● To do: What is needed is a word-for-word restatement of all the entries.
======== Entries supplied ========
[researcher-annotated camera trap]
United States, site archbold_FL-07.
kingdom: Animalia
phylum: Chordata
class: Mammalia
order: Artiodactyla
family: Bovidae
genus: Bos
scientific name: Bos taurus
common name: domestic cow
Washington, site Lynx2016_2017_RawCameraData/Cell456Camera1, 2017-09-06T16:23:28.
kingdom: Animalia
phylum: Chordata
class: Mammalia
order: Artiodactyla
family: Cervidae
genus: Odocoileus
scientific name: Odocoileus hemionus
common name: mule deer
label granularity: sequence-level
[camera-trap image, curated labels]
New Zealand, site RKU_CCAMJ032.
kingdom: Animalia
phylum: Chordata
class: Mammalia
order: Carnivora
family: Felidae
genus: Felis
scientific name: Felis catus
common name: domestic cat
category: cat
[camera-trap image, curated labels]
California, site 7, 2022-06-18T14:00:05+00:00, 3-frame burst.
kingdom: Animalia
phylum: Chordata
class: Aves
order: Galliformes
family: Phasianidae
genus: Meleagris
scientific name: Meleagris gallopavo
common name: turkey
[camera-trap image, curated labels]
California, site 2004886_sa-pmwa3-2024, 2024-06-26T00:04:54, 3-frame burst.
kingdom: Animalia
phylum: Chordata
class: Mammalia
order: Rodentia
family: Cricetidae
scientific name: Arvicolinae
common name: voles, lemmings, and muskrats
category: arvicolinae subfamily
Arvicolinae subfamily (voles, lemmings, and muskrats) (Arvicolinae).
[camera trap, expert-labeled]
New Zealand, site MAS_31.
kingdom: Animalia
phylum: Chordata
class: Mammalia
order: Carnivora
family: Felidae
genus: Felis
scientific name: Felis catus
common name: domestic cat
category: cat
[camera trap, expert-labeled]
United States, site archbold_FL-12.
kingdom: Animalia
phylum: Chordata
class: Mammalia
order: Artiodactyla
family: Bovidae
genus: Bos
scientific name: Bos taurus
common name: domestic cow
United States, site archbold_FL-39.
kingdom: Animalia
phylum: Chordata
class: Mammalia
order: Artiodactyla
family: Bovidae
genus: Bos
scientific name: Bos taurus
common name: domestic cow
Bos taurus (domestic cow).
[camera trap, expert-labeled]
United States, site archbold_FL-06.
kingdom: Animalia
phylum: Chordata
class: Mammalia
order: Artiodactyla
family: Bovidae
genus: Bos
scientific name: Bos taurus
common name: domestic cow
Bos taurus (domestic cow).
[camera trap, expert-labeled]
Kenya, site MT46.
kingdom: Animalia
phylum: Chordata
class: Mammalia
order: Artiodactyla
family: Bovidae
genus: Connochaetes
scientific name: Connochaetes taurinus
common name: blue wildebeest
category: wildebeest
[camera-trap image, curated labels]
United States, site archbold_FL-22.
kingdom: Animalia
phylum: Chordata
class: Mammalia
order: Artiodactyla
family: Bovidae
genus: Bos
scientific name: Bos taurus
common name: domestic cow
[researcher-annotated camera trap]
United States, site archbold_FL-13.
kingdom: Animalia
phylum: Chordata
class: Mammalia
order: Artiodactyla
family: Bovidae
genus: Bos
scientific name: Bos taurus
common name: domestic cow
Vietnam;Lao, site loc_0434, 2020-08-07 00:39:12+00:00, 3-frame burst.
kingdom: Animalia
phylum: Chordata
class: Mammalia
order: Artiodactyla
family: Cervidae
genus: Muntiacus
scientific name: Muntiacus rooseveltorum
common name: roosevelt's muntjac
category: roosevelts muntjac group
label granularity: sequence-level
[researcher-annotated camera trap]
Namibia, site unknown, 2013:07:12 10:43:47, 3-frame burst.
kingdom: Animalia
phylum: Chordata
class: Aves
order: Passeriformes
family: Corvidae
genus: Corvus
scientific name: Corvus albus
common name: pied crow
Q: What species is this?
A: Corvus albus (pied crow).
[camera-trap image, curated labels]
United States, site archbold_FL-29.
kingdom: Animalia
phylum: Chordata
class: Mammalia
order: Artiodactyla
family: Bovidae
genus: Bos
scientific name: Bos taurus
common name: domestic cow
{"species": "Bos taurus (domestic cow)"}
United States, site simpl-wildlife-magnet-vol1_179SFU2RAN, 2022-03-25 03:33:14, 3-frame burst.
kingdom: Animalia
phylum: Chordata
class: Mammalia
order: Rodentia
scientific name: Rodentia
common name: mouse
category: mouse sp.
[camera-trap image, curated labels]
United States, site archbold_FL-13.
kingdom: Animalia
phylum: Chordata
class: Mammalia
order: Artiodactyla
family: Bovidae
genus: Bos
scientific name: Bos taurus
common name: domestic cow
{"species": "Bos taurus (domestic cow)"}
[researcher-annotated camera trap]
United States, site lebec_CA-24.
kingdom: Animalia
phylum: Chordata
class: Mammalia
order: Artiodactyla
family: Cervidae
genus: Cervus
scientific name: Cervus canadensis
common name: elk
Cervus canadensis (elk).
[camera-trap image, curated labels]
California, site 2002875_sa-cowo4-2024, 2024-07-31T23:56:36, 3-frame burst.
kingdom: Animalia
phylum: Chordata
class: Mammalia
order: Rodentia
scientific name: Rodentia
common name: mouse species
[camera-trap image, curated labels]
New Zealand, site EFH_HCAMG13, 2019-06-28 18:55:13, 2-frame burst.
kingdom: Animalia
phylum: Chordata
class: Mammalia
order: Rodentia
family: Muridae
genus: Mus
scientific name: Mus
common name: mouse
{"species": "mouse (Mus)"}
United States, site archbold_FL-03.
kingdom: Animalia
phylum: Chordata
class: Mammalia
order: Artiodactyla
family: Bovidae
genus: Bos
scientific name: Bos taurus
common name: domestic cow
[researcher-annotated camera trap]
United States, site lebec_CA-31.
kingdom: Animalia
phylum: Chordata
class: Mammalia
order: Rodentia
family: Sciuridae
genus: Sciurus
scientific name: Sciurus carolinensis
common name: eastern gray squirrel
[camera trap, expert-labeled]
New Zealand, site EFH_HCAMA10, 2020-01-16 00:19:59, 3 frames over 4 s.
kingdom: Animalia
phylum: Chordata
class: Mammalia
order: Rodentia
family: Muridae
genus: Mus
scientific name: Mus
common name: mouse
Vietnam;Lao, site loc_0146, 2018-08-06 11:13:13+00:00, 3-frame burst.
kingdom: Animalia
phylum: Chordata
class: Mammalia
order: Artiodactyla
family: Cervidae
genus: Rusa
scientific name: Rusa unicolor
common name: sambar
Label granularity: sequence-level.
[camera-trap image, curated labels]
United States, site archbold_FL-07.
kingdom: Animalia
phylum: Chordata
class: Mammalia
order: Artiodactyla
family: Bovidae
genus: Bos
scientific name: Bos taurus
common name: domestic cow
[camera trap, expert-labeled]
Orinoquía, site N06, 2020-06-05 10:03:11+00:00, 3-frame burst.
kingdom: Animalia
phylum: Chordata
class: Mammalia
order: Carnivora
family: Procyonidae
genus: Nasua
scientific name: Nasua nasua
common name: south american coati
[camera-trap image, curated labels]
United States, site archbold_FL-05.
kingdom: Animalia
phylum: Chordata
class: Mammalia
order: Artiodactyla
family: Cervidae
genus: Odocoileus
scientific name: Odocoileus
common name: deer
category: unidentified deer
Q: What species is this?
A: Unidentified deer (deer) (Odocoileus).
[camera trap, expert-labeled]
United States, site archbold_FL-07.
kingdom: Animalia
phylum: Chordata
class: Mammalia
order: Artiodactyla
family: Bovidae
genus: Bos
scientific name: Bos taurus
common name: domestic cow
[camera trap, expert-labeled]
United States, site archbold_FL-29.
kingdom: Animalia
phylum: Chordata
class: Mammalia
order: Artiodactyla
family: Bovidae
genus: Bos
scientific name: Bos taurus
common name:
========
● Task solution:
[researcher-annotated camera trap]
United States, site archbold_FL-07.
kingdom: Animalia
phylum: Chordata
class: Mammalia
order: Artiodactyla
family: Bovidae
genus: Bos
scientific name: Bos taurus
common name: domestic cow
Washington, site Lynx2016_2017_RawCameraData/Cell456Camera1, 2017-09-06T16:23:28.
kingdom: Animalia
phylum: Chordata
class: Mammalia
order: Artiodactyla
family: Cervidae
genus: Odocoileus
scientific name: Odocoileus hemionus
common name: mule deer
label granularity: sequence-level
[camera-trap image, curated labels]
New Zealand, site RKU_CCAMJ032.
kingdom: Animalia
phylum: Chordata
class: Mammalia
order: Carnivora
family: Felidae
genus: Felis
scientific name: Felis catus
common name: domestic cat
category: cat
[camera-trap image, curated labels]
California, site 7, 2022-06-18T14:00:05+00:00, 3-frame burst.
kingdom: Animalia
phylum: Chordata
class: Aves
order: Galliformes
family: Phasianidae
genus: Meleagris
scientific name: Meleagris gallopavo
common name: turkey
[camera-trap image, curated labels]
California, site 2004886_sa-pmwa3-2024, 2024-06-26T00:04:54, 3-frame burst.
kingdom: Animalia
phylum: Chordata
class: Mammalia
order: Rodentia
family: Cricetidae
scientific name: Arvicolinae
common name: voles, lemmings, and muskrats
category: arvicolinae subfamily
Arvicolinae subfamily (voles, lemmings, and muskrats) (Arvicolinae).
[camera trap, expert-labeled]
New Zealand, site MAS_31.
kingdom: Animalia
phylum: Chordata
class: Mammalia
order: Carnivora
family: Felidae
genus: Felis
scientific name: Felis catus
common name: domestic cat
category: cat
[camera trap, expert-labeled]
United States, site archbold_FL-12.
kingdom: Animalia
phylum: Chordata
class: Mammalia
order: Artiodactyla
family: Bovidae
genus: Bos
scientific name: Bos taurus
common name: domestic cow
United States, site archbold_FL-39.
kingdom: Animalia
phylum: Chordata
class: Mammalia
order: Artiodactyla
family: Bovidae
genus: Bos
scientific name: Bos taurus
common name: domestic cow
Bos taurus (domestic cow).
[camera trap, expert-labeled]
United States, site archbold_FL-06.
kingdom: Animalia
phylum: Chordata
class: Mammalia
order: Artiodactyla
family: Bovidae
genus: Bos
scientific name: Bos taurus
common name: domestic cow
Bos taurus (domestic cow).
[camera trap, expert-labeled]
Kenya, site MT46.
kingdom: Animalia
phylum: Chordata
class: Mammalia
order: Artiodactyla
family: Bovidae
genus: Connochaetes
scientific name: Connochaetes taurinus
common name: blue wildebeest
category: wildebeest
[camera-trap image, curated labels]
United States, site archbold_FL-22.
kingdom: Animalia
phylum: Chordata
class: Mammalia
order: Artiodactyla
family: Bovidae
genus: Bos
scientific name: Bos taurus
common name: domestic cow
[researcher-annotated camera trap]
United States, site archbold_FL-13.
kingdom: Animalia
phylum: Chordata
class: Mammalia
order: Artiodactyla
family: Bovidae
genus: Bos
scientific name: Bos taurus
common name: domestic cow
Vietnam;Lao, site loc_0434, 2020-08-07 00:39:12+00:00, 3-frame burst.
kingdom: Animalia
phylum: Chordata
class: Mammalia
order: Artiodactyla
family: Cervidae
genus: Muntiacus
scientific name: Muntiacus rooseveltorum
common name: roosevelt's muntjac
category: roosevelts muntjac group
label granularity: sequence-level
[researcher-annotated camera trap]
Namibia, site unknown, 2013:07:12 10:43:47, 3-frame burst.
kingdom: Animalia
phylum: Chordata
class: Aves
order: Passeriformes
family: Corvidae
genus: Corvus
scientific name: Corvus albus
common name: pied crow
Q: What species is this?
A: Corvus albus (pied crow).
[camera-trap image, curated labels]
United States, site archbold_FL-29.
kingdom: Animalia
phylum: Chordata
class: Mammalia
order: Artiodactyla
family: Bovidae
genus: Bos
scientific name: Bos taurus
common name: domestic cow
{"species": "Bos taurus (domestic cow)"}
United States, site simpl-wildlife-magnet-vol1_179SFU2RAN, 2022-03-25 03:33:14, 3-frame burst.
kingdom: Animalia
phylum: Chordata
class: Mammalia
order: Rodentia
scientific name: Rodentia
common name: mouse
category: mouse sp.
[camera-trap image, curated labels]
United States, site archbold_FL-13.
kingdom: Animalia
phylum: Chordata
class: Mammalia
order: Artiodactyla
family: Bovidae
genus: Bos
scientific name: Bos taurus
common name: domestic cow
{"species": "Bos taurus (domestic cow)"}
[researcher-annotated camera trap]
United States, site lebec_CA-24.
kingdom: Animalia
phylum: Chordata
class: Mammalia
order: Artiodactyla
family: Cervidae
genus: Cervus
scientific name: Cervus canadensis
common name: elk
Cervus canadensis (elk).
[camera-trap image, curated labels]
California, site 2002875_sa-cowo4-2024, 2024-07-31T23:56:36, 3-frame burst.
kingdom: Animalia
phylum: Chordata
class: Mammalia
order: Rodentia
scientific name: Rodentia
common name: mouse species
[camera-trap image, curated labels]
New Zealand, site EFH_HCAMG13, 2019-06-28 18:55:13, 2-frame burst.
kingdom: Animalia
phylum: Chordata
class: Mammalia
order: Rodentia
family: Muridae
genus: Mus
scientific name: Mus
common name: mouse
{"species": "mouse (Mus)"}
United States, site archbold_FL-03.
kingdom: Animalia
phylum: Chordata
class: Mammalia
order: Artiodactyla
family: Bovidae
genus: Bos
scientific name: Bos taurus
common name: domestic cow
[researcher-annotated camera trap]
United States, site lebec_CA-31.
kingdom: Animalia
phylum: Chordata
class: Mammalia
order: Rodentia
family: Sciuridae
genus: Sciurus
scientific name: Sciurus carolinensis
common name: eastern gray squirrel
[camera trap, expert-labeled]
New Zealand, site EFH_HCAMA10, 2020-01-16 00:19:59, 3 frames over 4 s.
kingdom: Animalia
phylum: Chordata
class: Mammalia
order: Rodentia
family: Muridae
genus: Mus
scientific name: Mus
common name: mouse
Vietnam;Lao, site loc_0146, 2018-08-06 11:13:13+00:00, 3-frame burst.
kingdom: Animalia
phylum: Chordata
class: Mammalia
order: Artiodactyla
family: Cervidae
genus: Rusa
scientific name: Rusa unicolor
common name: sambar
Label granularity: sequence-level.
[camera-trap image, curated labels]
United States, site archbold_FL-07.
kingdom: Animalia
phylum: Chordata
class: Mammalia
order: Artiodactyla
family: Bovidae
genus: Bos
scientific name: Bos taurus
common name: domestic cow
[camera trap, expert-labeled]
Orinoquía, site N06, 2020-06-05 10:03:11+00:00, 3-frame burst.
kingdom: Animalia
phylum: Chordata
class: Mammalia
order: Carnivora
family: Procyonidae
genus: Nasua
scientific name: Nasua nasua
common name: south american coati
[camera-trap image, curated labels]
United States, site archbold_FL-05.
kingdom: Animalia
phylum: Chordata
class: Mammalia
order: Artiodactyla
family: Cervidae
genus: Odocoileus
scientific name: Odocoileus
common name: deer
category: unidentified deer
Q: What species is this?
A: Unidentified deer (deer) (Odocoileus).
[camera trap, expert-labeled]
United States, site archbold_FL-07.
kingdom: Animalia
phylum: Chordata
class: Mammalia
order: Artiodactyla
family: Bovidae
genus: Bos
scientific name: Bos taurus
common name: domestic cow
[camera trap, expert-labeled]
United States, site archbold_FL-29.
kingdom: Animalia
phylum: Chordata
class: Mammalia
order: Artiodactyla
family: Bovidae
genus: Bos
scientific name: Bos taurus
common name:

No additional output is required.